## Begin

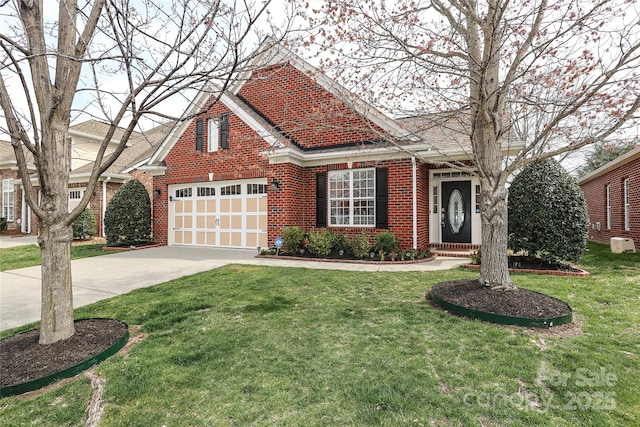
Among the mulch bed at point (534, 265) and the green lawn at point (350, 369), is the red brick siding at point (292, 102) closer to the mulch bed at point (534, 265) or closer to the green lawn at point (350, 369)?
the mulch bed at point (534, 265)

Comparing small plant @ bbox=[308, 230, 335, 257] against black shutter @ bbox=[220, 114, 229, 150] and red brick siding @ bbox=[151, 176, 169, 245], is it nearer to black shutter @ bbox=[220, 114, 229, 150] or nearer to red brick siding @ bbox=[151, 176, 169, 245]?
black shutter @ bbox=[220, 114, 229, 150]

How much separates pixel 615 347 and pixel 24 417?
5.20m

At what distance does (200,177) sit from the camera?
11.3 m

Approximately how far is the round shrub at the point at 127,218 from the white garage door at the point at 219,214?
103cm

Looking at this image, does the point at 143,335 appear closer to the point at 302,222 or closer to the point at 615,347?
the point at 615,347

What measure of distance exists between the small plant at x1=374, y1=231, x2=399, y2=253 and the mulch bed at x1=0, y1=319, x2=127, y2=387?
21.4 ft

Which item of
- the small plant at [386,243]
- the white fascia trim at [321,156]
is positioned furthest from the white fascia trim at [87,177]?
the small plant at [386,243]

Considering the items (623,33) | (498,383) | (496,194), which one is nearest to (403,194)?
(496,194)

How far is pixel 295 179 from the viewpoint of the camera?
1011cm

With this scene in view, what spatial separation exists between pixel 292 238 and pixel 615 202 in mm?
12588

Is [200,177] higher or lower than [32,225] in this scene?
higher

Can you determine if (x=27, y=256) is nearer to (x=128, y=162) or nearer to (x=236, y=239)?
(x=236, y=239)

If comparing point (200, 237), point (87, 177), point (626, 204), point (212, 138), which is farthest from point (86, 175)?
point (626, 204)

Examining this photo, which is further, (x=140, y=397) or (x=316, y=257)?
(x=316, y=257)
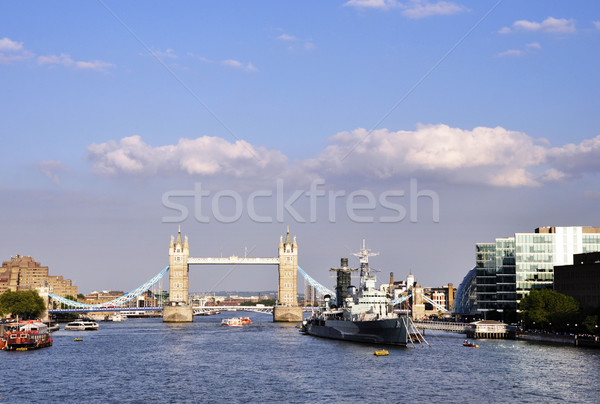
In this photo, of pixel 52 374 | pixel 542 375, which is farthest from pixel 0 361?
pixel 542 375

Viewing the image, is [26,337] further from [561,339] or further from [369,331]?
[561,339]

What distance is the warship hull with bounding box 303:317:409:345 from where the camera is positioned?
10400cm

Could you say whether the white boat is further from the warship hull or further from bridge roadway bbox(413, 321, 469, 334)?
bridge roadway bbox(413, 321, 469, 334)

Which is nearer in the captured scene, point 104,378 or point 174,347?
point 104,378

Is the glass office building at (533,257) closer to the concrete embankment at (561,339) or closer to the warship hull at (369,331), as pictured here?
the concrete embankment at (561,339)

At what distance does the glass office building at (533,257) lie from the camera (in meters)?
150

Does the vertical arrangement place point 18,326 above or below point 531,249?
below

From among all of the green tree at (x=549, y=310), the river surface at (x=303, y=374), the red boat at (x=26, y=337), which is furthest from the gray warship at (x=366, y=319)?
the red boat at (x=26, y=337)

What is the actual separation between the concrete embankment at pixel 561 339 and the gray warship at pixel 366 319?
2177 cm

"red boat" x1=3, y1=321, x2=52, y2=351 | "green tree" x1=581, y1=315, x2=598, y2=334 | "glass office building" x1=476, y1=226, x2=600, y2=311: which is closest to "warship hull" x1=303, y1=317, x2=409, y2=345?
"green tree" x1=581, y1=315, x2=598, y2=334

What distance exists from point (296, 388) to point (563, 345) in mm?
53492

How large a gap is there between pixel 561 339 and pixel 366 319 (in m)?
27.6

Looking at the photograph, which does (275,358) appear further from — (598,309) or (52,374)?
(598,309)

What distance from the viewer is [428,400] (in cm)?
6009
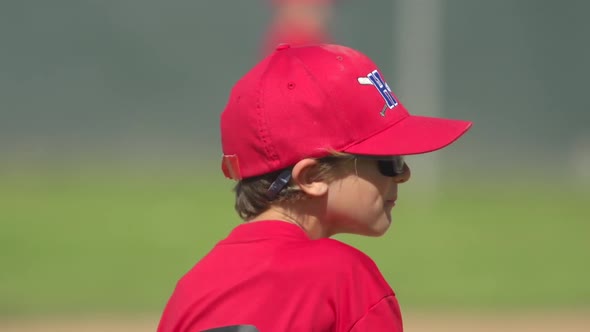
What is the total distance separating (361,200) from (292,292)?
0.90 feet

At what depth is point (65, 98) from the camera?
13148 mm

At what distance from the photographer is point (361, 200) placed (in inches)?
69.9

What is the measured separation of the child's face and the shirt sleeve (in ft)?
0.71

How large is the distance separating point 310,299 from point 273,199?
0.27 metres

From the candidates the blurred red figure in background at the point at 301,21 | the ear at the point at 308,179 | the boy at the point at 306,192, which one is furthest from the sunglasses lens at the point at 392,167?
the blurred red figure in background at the point at 301,21

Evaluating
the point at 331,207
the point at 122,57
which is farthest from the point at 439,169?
the point at 331,207

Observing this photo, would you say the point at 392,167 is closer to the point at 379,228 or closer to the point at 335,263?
the point at 379,228

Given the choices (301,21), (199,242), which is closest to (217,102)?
(301,21)

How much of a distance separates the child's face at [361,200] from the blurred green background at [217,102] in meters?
8.20

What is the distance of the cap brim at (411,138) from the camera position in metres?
1.73

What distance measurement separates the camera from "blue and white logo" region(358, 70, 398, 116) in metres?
1.78

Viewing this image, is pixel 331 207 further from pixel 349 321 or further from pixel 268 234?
pixel 349 321

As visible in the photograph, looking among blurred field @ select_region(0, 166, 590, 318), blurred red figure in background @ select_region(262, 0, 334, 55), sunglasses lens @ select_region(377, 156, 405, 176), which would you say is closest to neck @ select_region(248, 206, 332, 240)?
sunglasses lens @ select_region(377, 156, 405, 176)

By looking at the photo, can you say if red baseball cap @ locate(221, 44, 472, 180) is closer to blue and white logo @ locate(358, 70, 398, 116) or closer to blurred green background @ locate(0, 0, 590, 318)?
blue and white logo @ locate(358, 70, 398, 116)
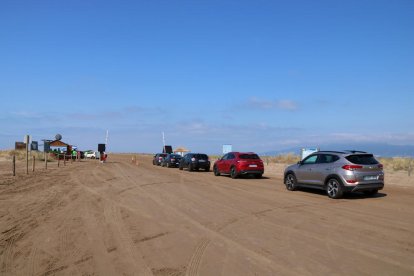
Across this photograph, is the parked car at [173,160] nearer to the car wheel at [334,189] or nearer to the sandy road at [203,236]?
the sandy road at [203,236]

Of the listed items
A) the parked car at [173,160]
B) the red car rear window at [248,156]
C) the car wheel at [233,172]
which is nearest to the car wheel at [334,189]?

## End

Transcribe the listing above verbatim. Omit the pictures.

Among the mulch bed at point (534, 265) and the green lawn at point (350, 369), is the red brick siding at point (292, 102) closer to the mulch bed at point (534, 265) or closer to the green lawn at point (350, 369)?
the mulch bed at point (534, 265)

Comparing small plant @ bbox=[308, 230, 335, 257] against black shutter @ bbox=[220, 114, 229, 150] and red brick siding @ bbox=[151, 176, 169, 245], is it nearer to black shutter @ bbox=[220, 114, 229, 150] or nearer to red brick siding @ bbox=[151, 176, 169, 245]?
black shutter @ bbox=[220, 114, 229, 150]

How much separates pixel 615 347 and pixel 24 417?
5.20m

At what distance does (200,177) sit from the camera?
11.3 m

Approximately how far is the round shrub at the point at 127,218 from the white garage door at the point at 219,214?
103cm

Looking at this image, does the point at 143,335 appear closer to the point at 302,222 or closer to the point at 615,347?
the point at 615,347

What measure of distance exists between the small plant at x1=374, y1=231, x2=399, y2=253 and the mulch bed at x1=0, y1=319, x2=127, y2=387?
21.4 ft

Which item of
- the small plant at [386,243]
- the white fascia trim at [321,156]
is positioned furthest from the white fascia trim at [87,177]?
the small plant at [386,243]

Considering the items (623,33) | (498,383) | (496,194), which one is nearest to (403,194)?
(496,194)

How far is pixel 295 179 from the viewpoint of the camera?
1011cm

With this scene in view, what spatial separation exists between pixel 292 238 and pixel 615 202 in mm?
12588

Is [200,177] higher or lower than [32,225] in this scene?
higher

Can you determine if (x=27, y=256) is nearer to (x=128, y=162) or nearer to (x=236, y=239)?
(x=236, y=239)

If comparing point (200, 237), point (87, 177), point (626, 204), point (212, 138), which is farthest from point (86, 175)?
point (626, 204)

Examining this photo, which is further, (x=140, y=397) or (x=316, y=257)?
(x=316, y=257)
In this photo, of pixel 52 374 | pixel 542 375, which is farthest from pixel 0 361?
pixel 542 375

Viewing the image, is [26,337] further from [561,339] or further from [369,331]?
[561,339]

What distance is the warship hull with bounding box 303:317:409:345 from where the camera is positioned?
10400cm

Could you say whether the white boat is further from the warship hull or further from bridge roadway bbox(413, 321, 469, 334)?
bridge roadway bbox(413, 321, 469, 334)

Which is nearer in the captured scene, point 104,378 or point 174,347?
point 104,378

Is the glass office building at (533,257) closer to the concrete embankment at (561,339) or closer to the warship hull at (369,331), as pictured here?
the concrete embankment at (561,339)

At what distance does the glass office building at (533,257) lie from the camera (in meters)?
150

Does the vertical arrangement place point 18,326 above or below point 531,249?
below

From among all of the green tree at (x=549, y=310), the river surface at (x=303, y=374), the red boat at (x=26, y=337), which is furthest from the gray warship at (x=366, y=319)?
the red boat at (x=26, y=337)

What is the actual separation between the concrete embankment at pixel 561 339 and the gray warship at pixel 366 319?
2177 cm

"red boat" x1=3, y1=321, x2=52, y2=351 | "green tree" x1=581, y1=315, x2=598, y2=334 | "glass office building" x1=476, y1=226, x2=600, y2=311: which is closest to "warship hull" x1=303, y1=317, x2=409, y2=345?
"green tree" x1=581, y1=315, x2=598, y2=334

What distance exists from point (296, 388) to point (563, 345) in mm?
53492

How large a gap is there between pixel 561 339 and pixel 366 319 (in m)?
27.6

Looking at the photograph, which does (275,358) appear further from — (598,309) or (52,374)?
(598,309)

What distance from the viewer is [428,400] (in cm)?
6009
What is the total distance separating (361,200) from (292,292)?
0.90 feet

At what depth is point (65, 98) from the camera?
13148 mm

At what distance from the photographer is point (361, 200) placed (in inches)?
69.9

What is the measured separation of the child's face and the shirt sleeve (in ft)?
0.71

How large is the distance separating point 310,299 from point 273,199?
0.27 metres

From the candidates the blurred red figure in background at the point at 301,21 | the ear at the point at 308,179 | the boy at the point at 306,192, which one is furthest from the sunglasses lens at the point at 392,167?
the blurred red figure in background at the point at 301,21

Evaluating
the point at 331,207
the point at 122,57
which is farthest from the point at 439,169?
the point at 331,207

Observing this photo, would you say the point at 392,167 is closer to the point at 379,228 or closer to the point at 335,263?
the point at 379,228

Given the choices (301,21), (199,242), which is closest to (217,102)?
(301,21)

How much of a distance separates the child's face at [361,200] from the blurred green background at [217,102] in meters?
8.20

What is the distance of the cap brim at (411,138) from the camera position in metres?
1.73

What distance measurement separates the camera from "blue and white logo" region(358, 70, 398, 116) in metres?
1.78

Viewing this image, is pixel 331 207 further from pixel 349 321 or further from pixel 268 234?
pixel 349 321

As visible in the photograph, looking among blurred field @ select_region(0, 166, 590, 318), blurred red figure in background @ select_region(262, 0, 334, 55), sunglasses lens @ select_region(377, 156, 405, 176), which would you say is closest to neck @ select_region(248, 206, 332, 240)?
sunglasses lens @ select_region(377, 156, 405, 176)

By looking at the photo, can you say if red baseball cap @ locate(221, 44, 472, 180) is closer to blue and white logo @ locate(358, 70, 398, 116) or closer to blurred green background @ locate(0, 0, 590, 318)?
blue and white logo @ locate(358, 70, 398, 116)
Across this photograph, is the parked car at [173,160] nearer to the car wheel at [334,189] or nearer to the sandy road at [203,236]?
the sandy road at [203,236]

Of the listed items
A) the parked car at [173,160]
B) the red car rear window at [248,156]
C) the car wheel at [233,172]
which is nearest to the car wheel at [334,189]?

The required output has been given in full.